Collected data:
Content starts
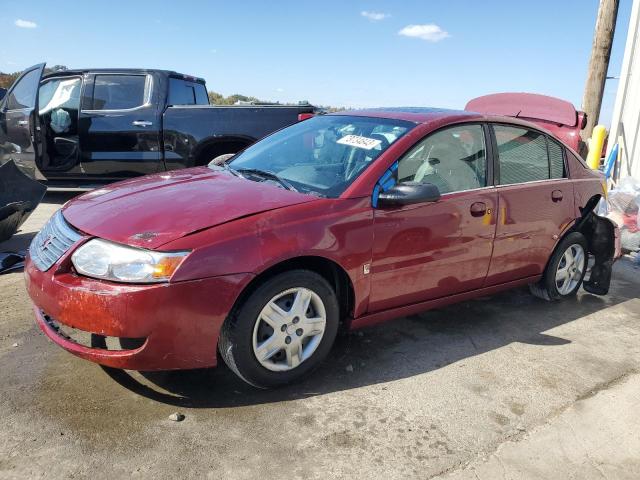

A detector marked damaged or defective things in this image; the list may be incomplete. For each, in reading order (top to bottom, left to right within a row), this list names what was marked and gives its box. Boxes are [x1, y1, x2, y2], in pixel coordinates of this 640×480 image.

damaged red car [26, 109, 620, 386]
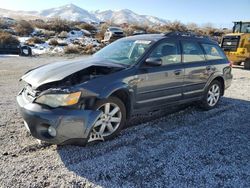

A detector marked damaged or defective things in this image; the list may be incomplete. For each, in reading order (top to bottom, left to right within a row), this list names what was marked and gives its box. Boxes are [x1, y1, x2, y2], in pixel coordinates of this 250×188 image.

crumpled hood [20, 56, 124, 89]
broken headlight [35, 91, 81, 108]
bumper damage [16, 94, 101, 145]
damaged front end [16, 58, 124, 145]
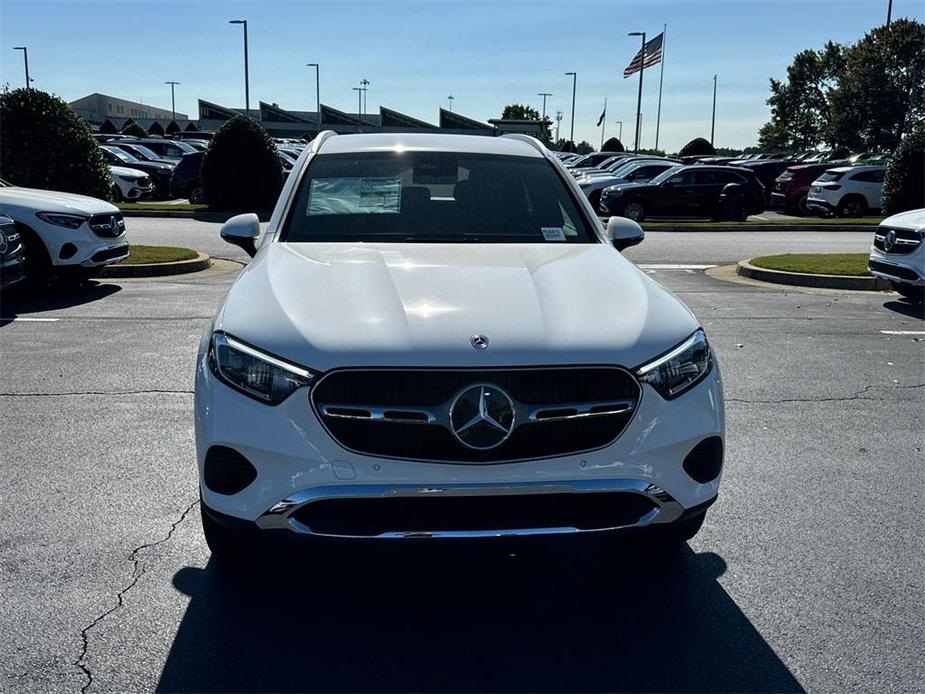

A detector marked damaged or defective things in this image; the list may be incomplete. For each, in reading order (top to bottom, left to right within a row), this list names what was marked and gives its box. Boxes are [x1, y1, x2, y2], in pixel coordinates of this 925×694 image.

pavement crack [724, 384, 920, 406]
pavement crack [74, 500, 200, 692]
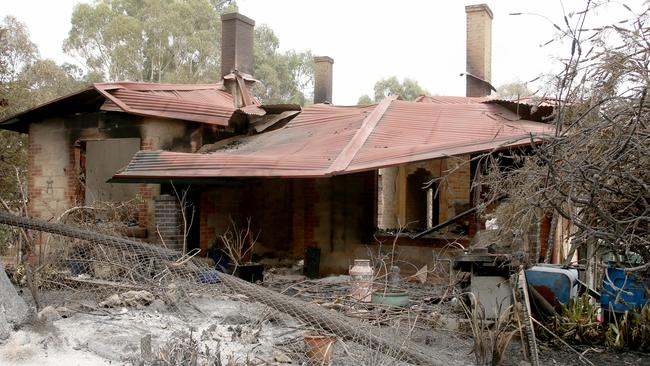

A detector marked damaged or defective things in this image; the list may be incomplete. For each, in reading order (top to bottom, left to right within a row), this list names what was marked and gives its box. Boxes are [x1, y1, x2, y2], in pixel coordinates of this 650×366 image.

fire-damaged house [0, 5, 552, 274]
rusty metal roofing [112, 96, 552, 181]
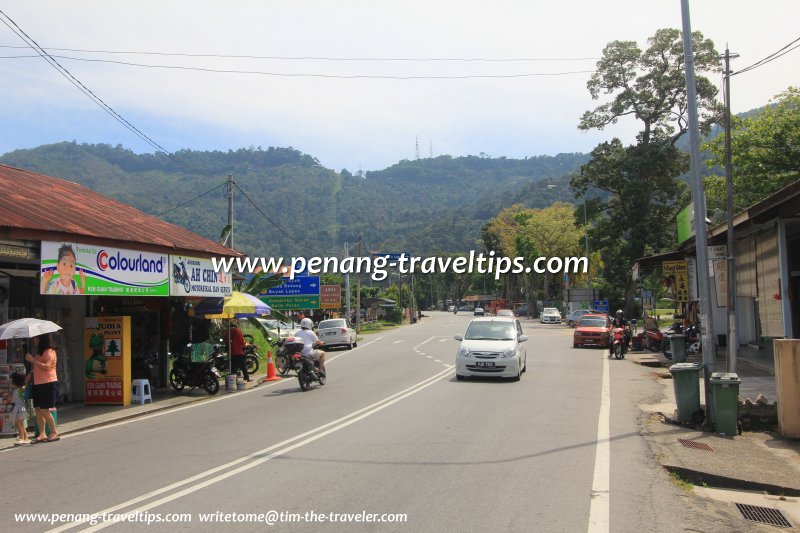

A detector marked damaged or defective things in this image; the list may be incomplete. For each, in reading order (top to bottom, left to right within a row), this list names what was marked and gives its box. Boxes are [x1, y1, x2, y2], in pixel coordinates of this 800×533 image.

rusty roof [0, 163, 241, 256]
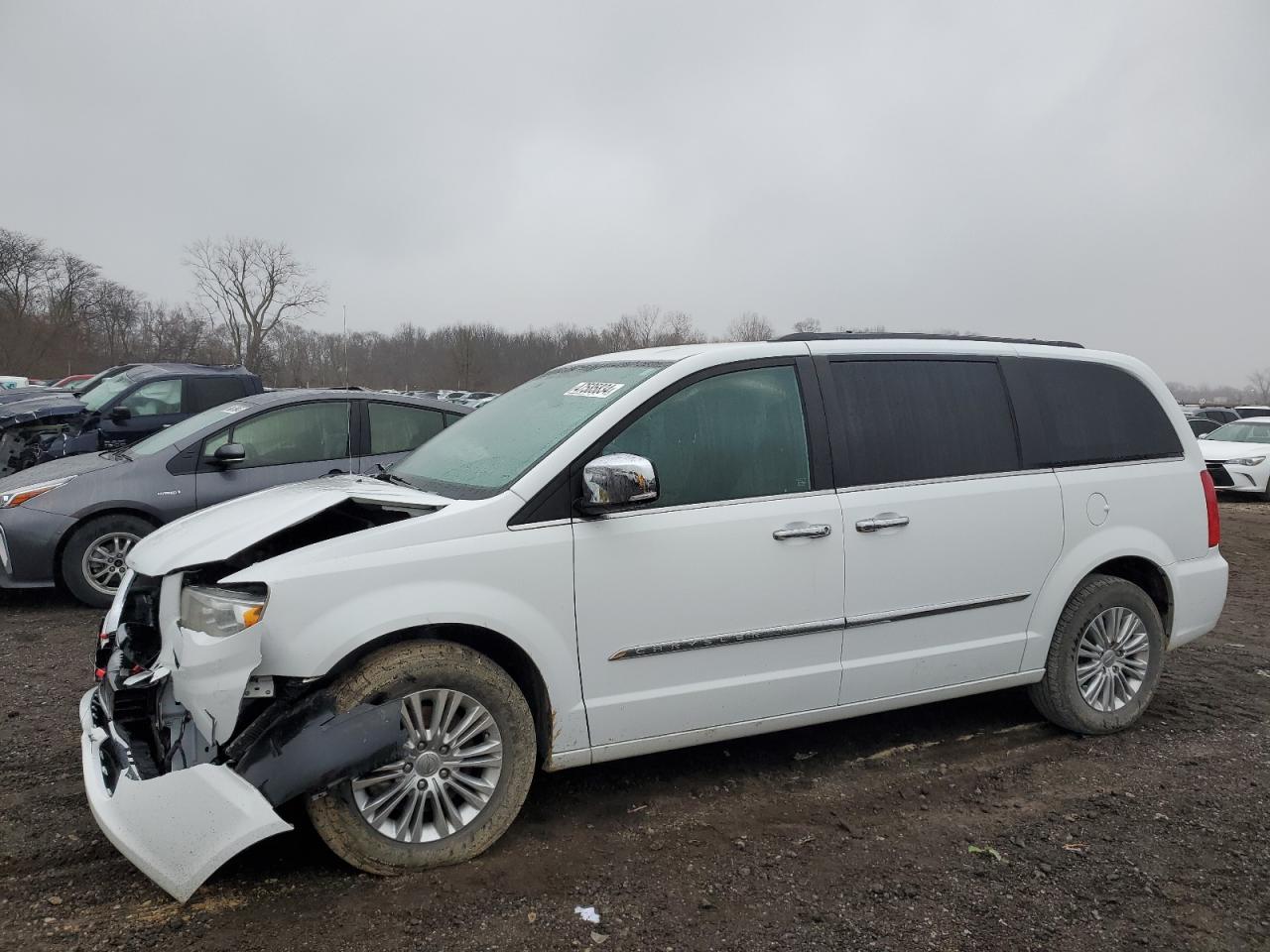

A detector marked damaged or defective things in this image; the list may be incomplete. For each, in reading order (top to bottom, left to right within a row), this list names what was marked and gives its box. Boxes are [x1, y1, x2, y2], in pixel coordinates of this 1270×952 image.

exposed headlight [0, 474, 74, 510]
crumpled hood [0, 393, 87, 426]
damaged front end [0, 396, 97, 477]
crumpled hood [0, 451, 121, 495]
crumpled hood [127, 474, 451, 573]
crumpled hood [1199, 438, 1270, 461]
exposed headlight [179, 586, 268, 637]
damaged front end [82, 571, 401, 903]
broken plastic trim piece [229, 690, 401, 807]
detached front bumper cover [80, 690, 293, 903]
Content ends
Content starts
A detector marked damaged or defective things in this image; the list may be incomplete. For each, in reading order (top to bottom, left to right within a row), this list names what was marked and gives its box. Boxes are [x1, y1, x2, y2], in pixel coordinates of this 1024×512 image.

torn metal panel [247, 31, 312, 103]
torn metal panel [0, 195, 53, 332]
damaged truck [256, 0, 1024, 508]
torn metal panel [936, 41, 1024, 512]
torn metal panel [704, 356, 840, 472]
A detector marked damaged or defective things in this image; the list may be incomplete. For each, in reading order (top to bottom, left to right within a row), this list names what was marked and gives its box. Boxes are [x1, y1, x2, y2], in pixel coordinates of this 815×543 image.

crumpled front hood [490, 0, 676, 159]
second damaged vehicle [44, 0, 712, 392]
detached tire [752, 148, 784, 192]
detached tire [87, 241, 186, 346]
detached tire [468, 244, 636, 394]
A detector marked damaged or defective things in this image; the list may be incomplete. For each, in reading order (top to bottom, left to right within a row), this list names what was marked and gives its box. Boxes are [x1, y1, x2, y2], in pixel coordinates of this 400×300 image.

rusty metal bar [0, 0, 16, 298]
Content ends
Content starts
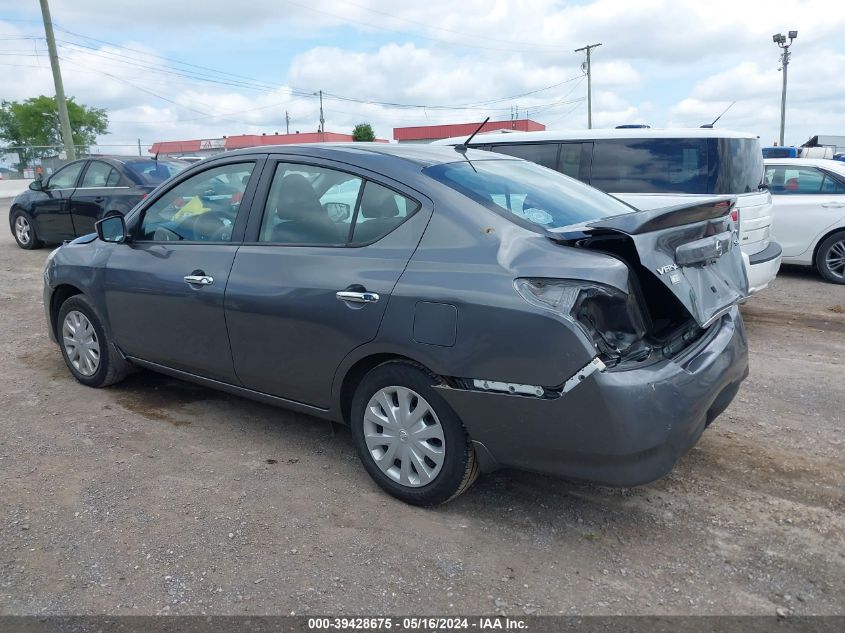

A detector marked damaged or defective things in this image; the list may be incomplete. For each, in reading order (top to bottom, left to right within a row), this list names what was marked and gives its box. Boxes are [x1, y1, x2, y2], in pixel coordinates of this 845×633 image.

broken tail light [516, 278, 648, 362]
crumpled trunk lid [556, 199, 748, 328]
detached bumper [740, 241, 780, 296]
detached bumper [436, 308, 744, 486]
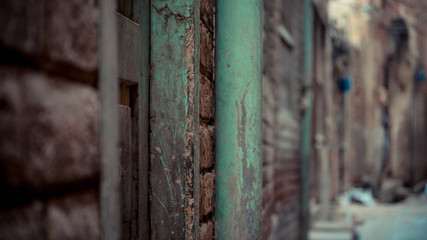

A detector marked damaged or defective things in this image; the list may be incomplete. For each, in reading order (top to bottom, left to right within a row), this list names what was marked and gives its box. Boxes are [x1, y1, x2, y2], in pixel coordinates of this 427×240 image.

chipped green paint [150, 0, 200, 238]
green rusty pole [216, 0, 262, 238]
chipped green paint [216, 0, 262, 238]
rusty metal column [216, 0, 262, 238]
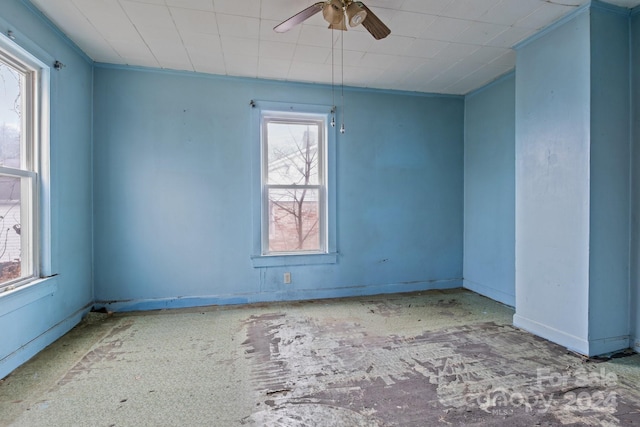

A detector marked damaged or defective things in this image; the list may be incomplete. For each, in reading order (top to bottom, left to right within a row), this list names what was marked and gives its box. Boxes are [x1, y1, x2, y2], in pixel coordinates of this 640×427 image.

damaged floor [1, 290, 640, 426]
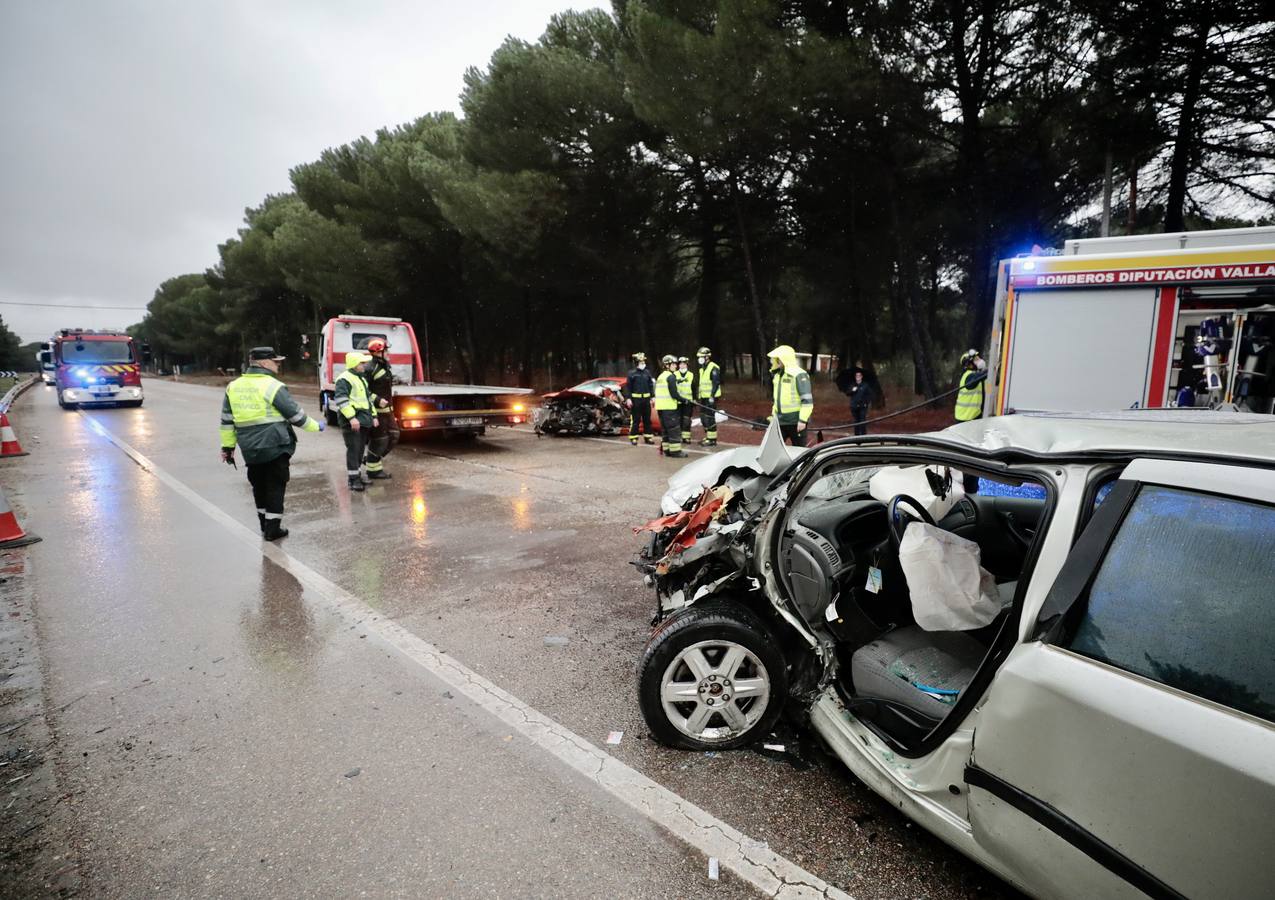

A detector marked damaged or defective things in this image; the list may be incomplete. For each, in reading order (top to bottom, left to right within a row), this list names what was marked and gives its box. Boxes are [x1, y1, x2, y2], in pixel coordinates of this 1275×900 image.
Content ends
Because only one stretch of the records is wanted, please output the lines from the one holding "this 640×427 image." through the one holding "this 1275×900 image." exactly, both included, and leave every picture out.

- [Output for this exercise]
A detector marked damaged or defective things in this image; the list may be incomplete. For each, in reading order (top to bottom, left to right within a row), this list names what was marked and gives its box. Boxes are [x1, y1, x2, y2], in pixel coordinates of this 640×427 image.

damaged floor [1, 290, 640, 426]

A detector marked damaged or defective things in this image; the list may be incomplete. For each, in reading order (top to bottom, left to right within a row), this list names what was marked and gives its box. Boxes are [x1, y1, x2, y2], in pixel coordinates of this 1275×900 image.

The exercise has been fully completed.